Scoperte e rivelazioni
Un dipinto su lavagna, finora sconosciuto, di Alessandro Maganza dove luci e ombre esprimono un’atmosfera caravaggesca forse involontaria
Ancora una lavagna. Per più versi singolare. In questa sede abbiamo appena resa nota una armoniosa lavagna di Alessandro Turchi, pittore di sapido classicismo, in una consolidata tradizione veronese nella pittura su pietra di paragone alla quale si sono intensivamente applicati, con lui, Felice Brusasorci, Pasquale Ottino, Marcantonio Bassetti. In tempi relativamente recenti si sono trovati altri sofisticati esempi di questo genere, evidentemente alla moda in area veneziana nell’opera di Palma il giovane. Ma qui siamo di fronte a un Cristo in pietà di un artista vicentino, a cavallo fra Cinque e Seicento: il ben noto, ma poco conosciuto, Alessandro Maganza, dall’evidenza stilistica irrevocabile con la variante di uno dei figli, Giambattista, come ha proposto, nella recente agnizione di un Calvario nel Museo camuno di Breno, Giorgio Fossaluzza. Ma in questo caso, insieme alla individuazione del pittore, possiamo affermare che la diffusione della pratica pittorica su ardesia, con lui, si estende al territorio vicentino, come fino a oggi era raramente documentato. Una Flagellazione, di identiche dimensioni ( cm. 30,1 x 21,5), con effetti notturni a lume di candela, è conservata nei musei civici di Vicenza, in palazzo Chiericati.
PITTORE FRAGRANTE. Nel caso del Maganza, pittore talvolta fragrante ma di composizioni grevi e poco vivaci, il supporto sembra favorire l’intensità creativa, indirizzandola verso effetti notturni, a lui congeniali, in un ponte ideale ( e, forse meglio, impossibile) tra l’ultimo Tiziano e Caravaggio. Sorprende qui, per drammaticità e sintesi, il Maganza, che impagina una composizione piramidale, dominata dalla madre dolente, la cui mano destra raccoglie la luce della fiamma della candela tenuta dal San Giovanni a destra, con il volto per metà in ombra. Al centro il Cristo rattrappito, a sinistra la Maddalena dai luminosi capelli biondi e la veste rossa, che in basso splende come un fuoco. Luci e ombre esprimono una atmosfera caravaggesca forse involontaria, e più facilmente derivata da notturni bassaneschi, tra l’ultimo Jacopo e il Francesco di alcune fortunate Deposizioni a lume di candela, databili tra il 1585 e il 1590.

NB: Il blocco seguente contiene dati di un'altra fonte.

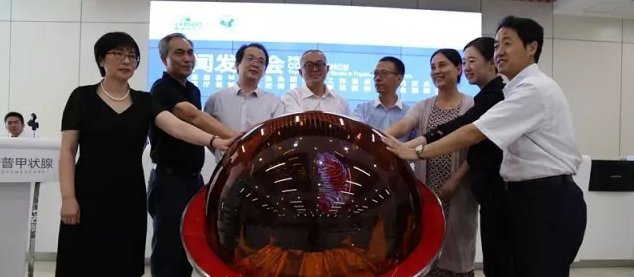 北京霍普医院-北京房居高甲状腺及头颈外科工作室成立签约仪式暨中国医促会甲状腺疾病分会挂牌仪式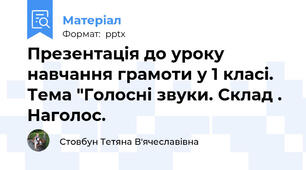 Презентація до уроку навчання грамоти у 1 класі. Тема "Голосні звуки. Склад . Наголос.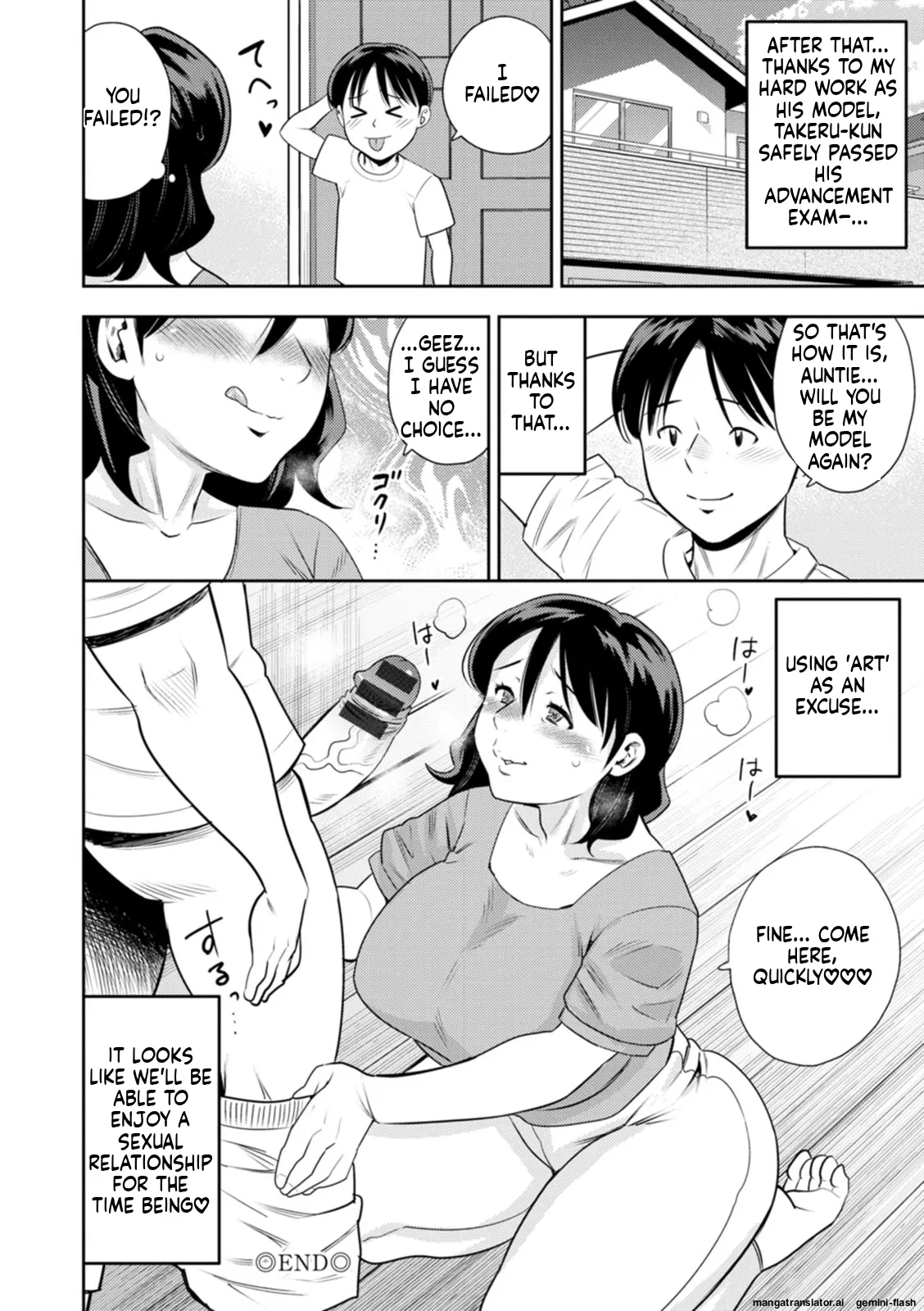 Mesugao [Digital] MTL page 163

VELOCISSIMA ESECUZIONE. La nuova lavagna del Maganza si lega a disegni preparatori di velocissima esecuzione, come la Deposizione della Biblioteca Nacional do Brasil di Rio de Janeiro. Fino a oggi sconosciuto, il Cristo in pietà del Maganza appartiene alle collezioni di Palazzo Pallavicino a Genova, benché non registrato nel catalogo curato da Pietro Boccardo e Anna Orlando per l’editore Allemandi nel 2009.